While Obama, who is meeting Erdogan at the United Nations this week, will resist such efforts, it nevertheless seems likely that their relationship will be strained by the Palestinian bid for UN recognition. Erdogan will be personally directing a major Turkish drive at the United Nations to maximize support for the Palestinians and intends to remind Obama of his pledge to support a two-state solution that would bolster their joint efforts in what the Turkish leader has been calling “the new Middle East.” However, Obama, who is due to also meet with Netanyahu, has already declared that he would use his veto if the issue comes up before the UNSC and seems certain to resist Erdogan’s arguments. Erdogan, in turn, will resist Obama’s advocacy of a softer Turkish line against Israel. In a preemptive move, Davutoglu discouraged Obama from even attempting to act as a mediator by saying bluntly that “No mediation is needed. The demands of Turkey are clear.”

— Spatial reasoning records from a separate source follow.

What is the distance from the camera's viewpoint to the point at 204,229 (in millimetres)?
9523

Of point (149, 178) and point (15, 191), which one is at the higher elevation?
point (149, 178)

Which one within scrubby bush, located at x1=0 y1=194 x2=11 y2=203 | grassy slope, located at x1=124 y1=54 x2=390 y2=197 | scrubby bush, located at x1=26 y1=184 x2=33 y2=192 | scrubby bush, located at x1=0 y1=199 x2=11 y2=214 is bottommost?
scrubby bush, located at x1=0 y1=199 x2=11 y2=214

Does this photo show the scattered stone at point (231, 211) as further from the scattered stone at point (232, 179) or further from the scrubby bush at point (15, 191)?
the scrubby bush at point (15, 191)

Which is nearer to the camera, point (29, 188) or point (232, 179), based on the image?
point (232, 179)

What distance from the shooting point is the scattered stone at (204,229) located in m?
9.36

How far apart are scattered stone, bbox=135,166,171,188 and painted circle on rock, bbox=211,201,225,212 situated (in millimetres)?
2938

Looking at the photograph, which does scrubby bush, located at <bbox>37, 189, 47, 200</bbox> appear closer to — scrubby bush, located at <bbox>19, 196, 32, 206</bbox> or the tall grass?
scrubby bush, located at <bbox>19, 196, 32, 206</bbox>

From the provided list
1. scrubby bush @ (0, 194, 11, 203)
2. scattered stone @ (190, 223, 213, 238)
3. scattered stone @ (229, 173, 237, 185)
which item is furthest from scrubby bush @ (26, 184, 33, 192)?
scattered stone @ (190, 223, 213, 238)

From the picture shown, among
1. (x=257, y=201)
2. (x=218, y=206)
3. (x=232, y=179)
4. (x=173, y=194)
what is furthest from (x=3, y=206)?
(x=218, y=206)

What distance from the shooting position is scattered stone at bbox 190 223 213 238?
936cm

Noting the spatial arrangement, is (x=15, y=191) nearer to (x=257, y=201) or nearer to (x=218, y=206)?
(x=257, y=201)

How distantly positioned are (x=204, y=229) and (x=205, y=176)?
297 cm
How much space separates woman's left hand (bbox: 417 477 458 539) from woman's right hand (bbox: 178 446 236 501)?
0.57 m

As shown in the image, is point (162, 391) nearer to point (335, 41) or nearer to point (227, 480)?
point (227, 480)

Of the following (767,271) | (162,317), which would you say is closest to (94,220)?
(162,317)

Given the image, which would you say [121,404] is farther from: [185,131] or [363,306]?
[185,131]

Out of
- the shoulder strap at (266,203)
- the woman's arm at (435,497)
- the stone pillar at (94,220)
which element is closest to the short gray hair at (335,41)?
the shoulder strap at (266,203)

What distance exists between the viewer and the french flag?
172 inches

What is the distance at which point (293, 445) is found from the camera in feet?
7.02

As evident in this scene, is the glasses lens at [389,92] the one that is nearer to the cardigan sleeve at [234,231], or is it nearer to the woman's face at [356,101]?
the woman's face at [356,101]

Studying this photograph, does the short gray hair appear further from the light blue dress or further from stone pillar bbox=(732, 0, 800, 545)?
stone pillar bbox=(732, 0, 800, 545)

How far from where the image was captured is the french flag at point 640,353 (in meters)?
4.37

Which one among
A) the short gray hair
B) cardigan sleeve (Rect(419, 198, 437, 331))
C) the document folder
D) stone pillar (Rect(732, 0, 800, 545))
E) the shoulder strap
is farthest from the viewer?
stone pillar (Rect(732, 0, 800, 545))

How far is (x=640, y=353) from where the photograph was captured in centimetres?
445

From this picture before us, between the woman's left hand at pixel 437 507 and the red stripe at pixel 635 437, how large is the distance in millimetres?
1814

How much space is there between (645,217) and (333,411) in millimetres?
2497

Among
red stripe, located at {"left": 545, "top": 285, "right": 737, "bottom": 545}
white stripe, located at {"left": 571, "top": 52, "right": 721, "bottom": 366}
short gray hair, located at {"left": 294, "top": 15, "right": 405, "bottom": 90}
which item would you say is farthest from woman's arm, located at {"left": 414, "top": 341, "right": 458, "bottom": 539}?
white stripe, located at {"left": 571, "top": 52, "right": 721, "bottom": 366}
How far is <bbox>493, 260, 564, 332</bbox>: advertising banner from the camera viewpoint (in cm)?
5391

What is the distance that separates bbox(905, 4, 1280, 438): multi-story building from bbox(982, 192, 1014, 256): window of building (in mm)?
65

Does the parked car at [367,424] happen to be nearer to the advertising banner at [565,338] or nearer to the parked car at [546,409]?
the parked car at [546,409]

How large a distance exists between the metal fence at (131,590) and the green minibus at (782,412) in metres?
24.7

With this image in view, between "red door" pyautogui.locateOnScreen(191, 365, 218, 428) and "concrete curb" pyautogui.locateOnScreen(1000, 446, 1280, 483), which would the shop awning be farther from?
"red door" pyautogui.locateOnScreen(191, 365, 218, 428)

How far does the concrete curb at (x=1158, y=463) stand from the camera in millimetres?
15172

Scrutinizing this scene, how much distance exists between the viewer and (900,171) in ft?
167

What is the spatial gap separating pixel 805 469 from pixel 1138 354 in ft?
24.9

To be sure, the current Turkish government’s drive to increase its profile and influence in the Middle East, coordinated to a considerable extent with the United States, predated the current crisis with Israel. Erdogan’s postelection victory speech on June 12, for example, stressed that the people across the region benefited from his reelection as much as Turkish citizens. Nevertheless, it is clear that stronger opposition to Israel further enhances Erdogan’s appeal to Arab public opinion, while making it difficult for Arab regimes—new as well as old—to resist his calls for closer cooperation or openly express concern about Turkish activism in the region. As the new approach, which has the overwhelming support of the Turkish people, is perceived to bring regional benefits, it is difficult to see why Erdogan would abandon his policy of confronting Israel at the diplomatic, economic, legal, and even military levels in the foreseeable future. Consequently, Obama has a difficult hand to play with respect to U.S.-Turkish relations.
Bulent Aliriza is a senior associate and director of the Turkey Project at the Center for Strategic and International Studies in Washington, D.C.